◆ Objectives ◆
A) Copy the passage of the Taylor v. The People case summary between "1. Appeal and" and "clearly without merit.", inclusive.
B) Carry on the Taylor v. The People case summary, starting right after its last sentence.

Case ID: colo_77/html/0350-01.html
Source: Caselaw Access Project
Author: {"author": "Mr. Justice Whitford", "license": "Public Domain", "url": "https://static.case.law/"}
Date Created: 2024-08-24T03:29:51.129683

No. 10,868.
    Taylor v. The People.
    Decided June 1, 1925.
    Rehearing denied June 15, 1925.
    Plaintiff in error was convicted of murder of the second degree.
    
      Affirmed.
    
    1. Appeal and Error — Sufficiency o/ Evidence. Evidence in a homicide case reviewed, and the contention that the evidence is insufficient to support the verdict, held clearly without merit.
    2. - Criminal Law — Evidence—Admissions. In the trial of a homicide case, motion to strike evidence of part of a conversation between defendant and a people’s witness occurring shortly after the killing as hearsay, held properly denied, the jury being entitled to the whole conversation and to then determine whether or not any portions were admissions against interest.

◆ Dataset excerpts ◆
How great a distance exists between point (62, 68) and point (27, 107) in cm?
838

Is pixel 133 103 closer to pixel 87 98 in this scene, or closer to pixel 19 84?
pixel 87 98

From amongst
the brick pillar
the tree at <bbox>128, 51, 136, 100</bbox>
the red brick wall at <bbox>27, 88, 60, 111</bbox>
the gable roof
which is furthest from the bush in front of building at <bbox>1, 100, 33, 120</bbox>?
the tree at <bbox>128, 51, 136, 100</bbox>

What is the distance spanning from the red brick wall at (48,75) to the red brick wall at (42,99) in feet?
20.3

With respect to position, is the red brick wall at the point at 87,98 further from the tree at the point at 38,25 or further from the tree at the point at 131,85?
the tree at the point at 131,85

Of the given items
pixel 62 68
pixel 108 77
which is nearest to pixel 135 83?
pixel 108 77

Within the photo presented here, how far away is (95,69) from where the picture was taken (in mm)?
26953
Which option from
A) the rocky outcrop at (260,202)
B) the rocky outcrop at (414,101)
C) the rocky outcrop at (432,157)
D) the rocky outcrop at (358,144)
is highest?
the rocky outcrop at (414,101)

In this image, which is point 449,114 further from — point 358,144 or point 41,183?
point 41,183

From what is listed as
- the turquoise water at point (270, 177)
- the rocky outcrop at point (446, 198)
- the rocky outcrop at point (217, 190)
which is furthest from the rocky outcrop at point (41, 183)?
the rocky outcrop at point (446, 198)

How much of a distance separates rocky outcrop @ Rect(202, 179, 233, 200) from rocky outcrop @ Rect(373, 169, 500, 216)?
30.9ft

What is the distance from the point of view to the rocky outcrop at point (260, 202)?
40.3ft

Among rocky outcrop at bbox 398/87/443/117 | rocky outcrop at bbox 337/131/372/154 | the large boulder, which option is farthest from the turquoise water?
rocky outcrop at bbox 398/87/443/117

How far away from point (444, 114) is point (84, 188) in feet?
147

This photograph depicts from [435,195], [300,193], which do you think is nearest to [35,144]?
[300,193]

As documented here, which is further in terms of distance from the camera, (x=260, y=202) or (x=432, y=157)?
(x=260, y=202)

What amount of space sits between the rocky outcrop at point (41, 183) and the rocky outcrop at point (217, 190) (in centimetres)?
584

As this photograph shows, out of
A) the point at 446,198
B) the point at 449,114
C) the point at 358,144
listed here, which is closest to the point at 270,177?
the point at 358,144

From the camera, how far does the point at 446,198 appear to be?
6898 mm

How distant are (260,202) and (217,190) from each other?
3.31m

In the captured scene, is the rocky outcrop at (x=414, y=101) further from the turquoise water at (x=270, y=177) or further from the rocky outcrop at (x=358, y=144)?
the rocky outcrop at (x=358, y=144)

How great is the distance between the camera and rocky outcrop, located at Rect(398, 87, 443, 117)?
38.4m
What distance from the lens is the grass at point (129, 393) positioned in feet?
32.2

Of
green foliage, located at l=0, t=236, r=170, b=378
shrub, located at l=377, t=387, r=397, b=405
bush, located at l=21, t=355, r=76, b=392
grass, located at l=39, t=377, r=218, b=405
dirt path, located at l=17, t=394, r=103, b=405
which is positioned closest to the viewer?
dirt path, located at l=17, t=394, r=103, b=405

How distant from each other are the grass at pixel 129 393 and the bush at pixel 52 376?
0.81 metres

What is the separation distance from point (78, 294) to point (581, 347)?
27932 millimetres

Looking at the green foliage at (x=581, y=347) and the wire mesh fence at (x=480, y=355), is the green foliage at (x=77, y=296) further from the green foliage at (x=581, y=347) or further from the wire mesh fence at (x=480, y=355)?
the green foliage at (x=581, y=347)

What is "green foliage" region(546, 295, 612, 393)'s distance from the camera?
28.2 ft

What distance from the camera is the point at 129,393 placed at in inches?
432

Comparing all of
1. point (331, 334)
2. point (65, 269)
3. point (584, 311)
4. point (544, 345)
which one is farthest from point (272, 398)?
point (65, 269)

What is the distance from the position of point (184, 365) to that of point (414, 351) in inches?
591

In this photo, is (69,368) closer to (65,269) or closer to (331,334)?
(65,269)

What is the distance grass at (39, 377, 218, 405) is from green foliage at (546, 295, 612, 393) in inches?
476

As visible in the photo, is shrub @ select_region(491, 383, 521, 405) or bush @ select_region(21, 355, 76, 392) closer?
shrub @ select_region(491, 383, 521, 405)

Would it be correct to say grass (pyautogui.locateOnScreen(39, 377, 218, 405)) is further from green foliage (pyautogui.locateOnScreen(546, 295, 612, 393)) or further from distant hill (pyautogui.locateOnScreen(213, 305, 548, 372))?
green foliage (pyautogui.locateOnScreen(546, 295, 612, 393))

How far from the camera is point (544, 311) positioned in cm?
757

◆ Answers for this exercise ◆
A)
1. Appeal and Error — Sufficiency o/ Evidence. Evidence in a homicide case reviewed, and the contention that the evidence is insufficient to support the verdict, held clearly without merit.

B)
    3. Evidence — Statements of Defendant — Mental Condition. In the trial of a homicide case, the question of whether defendant was conscious or unconscious at the time he made statements subsequent to the killing, was exclusively for the jury under proper instructions.
    
      i. Appeal and Error — Rulings on Admission of Testimony. A judgment will not be reversed for error committed in the admission of testimony when it appears that such testimony did not prejudice the party against whom it was admitted.
    5. Criminal Law — Instructions—Manslaughter. In a criminal trial, there being an entire absence of evidence tending to establish involuntary manslaughter, there was no error in the refusal of the court to give a requested instruction covering that subject.
    6. Instructions — Circumstantial Evidence. Where there Is direct evidence sufficient to convict, an instruction on circumstantial evidence is unnecessary, and may be refused.
    
      Error to the District Court of Rio Blanco County, Hon. John T. Shumate, Judge.
    
    Messrs. Vincent, Vincent & Bowie, Mr. John K. Clark, for plaintiff in error.
    Mr. Wayne C. Williams, Attorney General, Mr. Harold Clark Thompson, Assistant, Mr. William L. Boatright, Atorney General, Mr. Jean S. Breitenstein, Assistant, Mr. Frank Delaney, for the people.
    
      En banc.
    
   Mr. Justice Whitford

delivered the opinion of the court.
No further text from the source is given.